**TEKS BACAAN**
Gerakan Laki-laki Anti Kekerasan

Menarik membaca dua artikel yang ditulis oleh Syafiq Hasyim dan Sudirman H Nashir pada rubrik SWARA Harian Kompas,  senin, 24 September 2007. dua artikel tersebut seperti memberi perspektif baru dalam melihat persoalan laki-laki dan kekerasan terhadap perempuan sekaligus memberi inspirasi atas kemungkinan strategi baru yang bisa dikembangkan dalam mengeliminasi masalah kekerasan terhadap perempuan di Indonesia.

**TUGAS SINGKAT**
Tuliskan ulang tanpa perubahan bagian Teks Bacaan di atas, dimulai dengan "Menarik membaca dua" dan berlanjut hingga "perempuan di Indonesia.".

**KUTIPAN DATA**
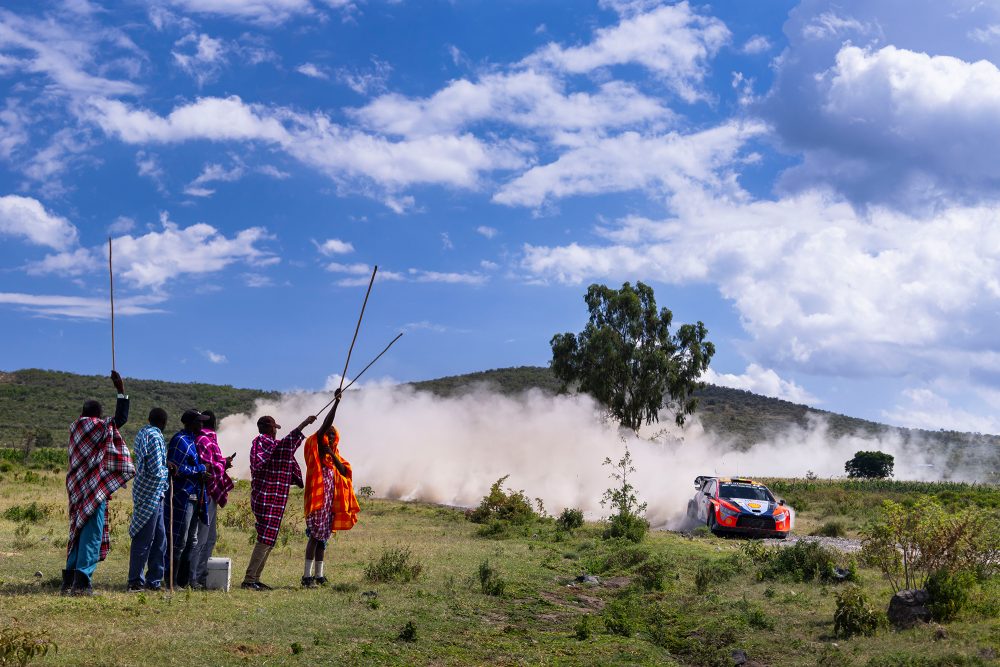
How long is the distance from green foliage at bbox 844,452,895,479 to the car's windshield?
5804cm

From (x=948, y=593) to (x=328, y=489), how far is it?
8050 millimetres

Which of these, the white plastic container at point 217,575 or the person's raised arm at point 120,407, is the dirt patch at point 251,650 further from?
the person's raised arm at point 120,407

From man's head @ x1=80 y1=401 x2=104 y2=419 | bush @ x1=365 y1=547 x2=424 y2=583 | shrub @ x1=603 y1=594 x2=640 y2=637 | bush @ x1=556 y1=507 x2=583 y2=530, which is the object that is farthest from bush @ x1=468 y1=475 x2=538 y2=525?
man's head @ x1=80 y1=401 x2=104 y2=419

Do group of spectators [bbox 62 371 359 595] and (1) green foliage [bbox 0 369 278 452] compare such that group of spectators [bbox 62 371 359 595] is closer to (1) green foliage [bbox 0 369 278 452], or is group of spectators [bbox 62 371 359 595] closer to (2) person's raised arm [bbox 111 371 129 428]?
(2) person's raised arm [bbox 111 371 129 428]

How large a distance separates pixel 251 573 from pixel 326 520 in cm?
119

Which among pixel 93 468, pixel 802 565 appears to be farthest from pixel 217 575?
pixel 802 565

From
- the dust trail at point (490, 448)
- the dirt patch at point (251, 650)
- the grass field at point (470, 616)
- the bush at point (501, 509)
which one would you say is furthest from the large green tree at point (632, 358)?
the dirt patch at point (251, 650)

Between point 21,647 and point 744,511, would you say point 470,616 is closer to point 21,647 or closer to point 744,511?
point 21,647

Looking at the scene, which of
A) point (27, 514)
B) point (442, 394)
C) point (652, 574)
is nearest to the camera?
point (652, 574)

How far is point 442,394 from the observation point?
316ft

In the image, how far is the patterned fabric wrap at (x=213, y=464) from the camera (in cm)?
1229

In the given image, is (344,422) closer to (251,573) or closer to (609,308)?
(609,308)

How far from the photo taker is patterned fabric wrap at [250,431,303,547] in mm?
12625

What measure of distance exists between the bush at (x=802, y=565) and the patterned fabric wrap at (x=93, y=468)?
1045 cm
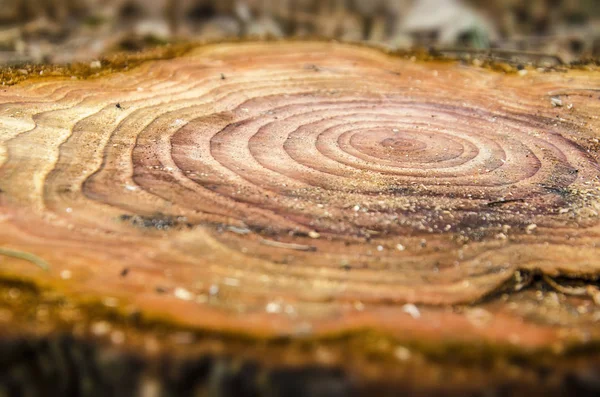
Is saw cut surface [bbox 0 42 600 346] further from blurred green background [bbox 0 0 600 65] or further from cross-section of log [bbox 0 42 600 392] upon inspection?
blurred green background [bbox 0 0 600 65]

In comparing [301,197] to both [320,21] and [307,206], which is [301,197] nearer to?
[307,206]

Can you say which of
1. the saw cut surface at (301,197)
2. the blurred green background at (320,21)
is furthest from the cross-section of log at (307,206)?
the blurred green background at (320,21)

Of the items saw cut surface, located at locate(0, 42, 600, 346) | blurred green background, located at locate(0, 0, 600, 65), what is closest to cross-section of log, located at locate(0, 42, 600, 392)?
saw cut surface, located at locate(0, 42, 600, 346)

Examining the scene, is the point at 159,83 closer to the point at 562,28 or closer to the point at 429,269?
the point at 429,269

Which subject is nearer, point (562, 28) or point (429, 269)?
point (429, 269)

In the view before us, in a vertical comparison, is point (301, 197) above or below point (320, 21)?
below

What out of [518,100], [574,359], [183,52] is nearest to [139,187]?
[574,359]

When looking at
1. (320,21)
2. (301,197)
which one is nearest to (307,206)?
(301,197)
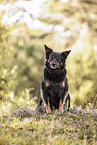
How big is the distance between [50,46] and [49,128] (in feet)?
28.3

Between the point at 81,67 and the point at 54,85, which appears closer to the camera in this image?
the point at 54,85

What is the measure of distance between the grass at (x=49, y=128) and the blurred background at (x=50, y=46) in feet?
2.63

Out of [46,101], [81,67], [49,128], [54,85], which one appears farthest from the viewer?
[81,67]

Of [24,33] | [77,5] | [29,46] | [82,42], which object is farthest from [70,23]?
[82,42]

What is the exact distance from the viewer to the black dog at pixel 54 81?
5.28 meters

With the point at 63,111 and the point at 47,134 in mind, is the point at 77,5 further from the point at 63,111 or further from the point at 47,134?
the point at 47,134

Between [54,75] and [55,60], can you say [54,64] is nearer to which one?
[55,60]

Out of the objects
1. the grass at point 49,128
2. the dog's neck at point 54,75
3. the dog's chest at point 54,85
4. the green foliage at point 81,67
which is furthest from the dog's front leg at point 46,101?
the green foliage at point 81,67

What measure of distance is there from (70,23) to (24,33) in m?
5.99

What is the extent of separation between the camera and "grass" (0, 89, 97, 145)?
13.3 feet

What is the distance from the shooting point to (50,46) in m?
12.8

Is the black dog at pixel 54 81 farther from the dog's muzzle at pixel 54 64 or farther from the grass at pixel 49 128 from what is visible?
the grass at pixel 49 128

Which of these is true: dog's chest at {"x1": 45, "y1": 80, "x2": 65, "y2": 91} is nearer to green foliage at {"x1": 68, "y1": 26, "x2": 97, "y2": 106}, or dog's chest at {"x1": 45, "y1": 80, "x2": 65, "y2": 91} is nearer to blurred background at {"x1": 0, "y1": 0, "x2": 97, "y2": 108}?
blurred background at {"x1": 0, "y1": 0, "x2": 97, "y2": 108}

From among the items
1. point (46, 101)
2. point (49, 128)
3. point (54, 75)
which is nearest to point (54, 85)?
point (54, 75)
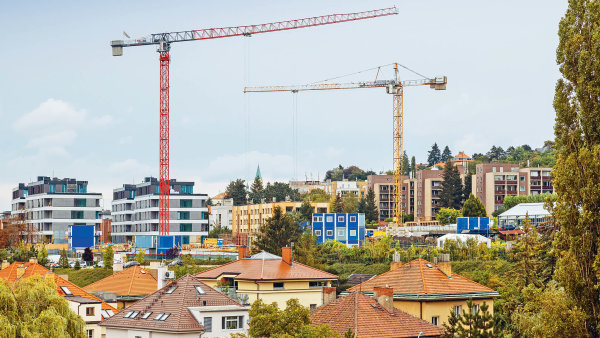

**JAWABAN LATIHAN**
Menarik membaca dua artikel yang ditulis oleh Syafiq Hasyim dan Sudirman H Nashir pada rubrik SWARA Harian Kompas,  senin, 24 September 2007. dua artikel tersebut seperti memberi perspektif baru dalam melihat persoalan laki-laki dan kekerasan terhadap perempuan sekaligus memberi inspirasi atas kemungkinan strategi baru yang bisa dikembangkan dalam mengeliminasi masalah kekerasan terhadap perempuan di Indonesia.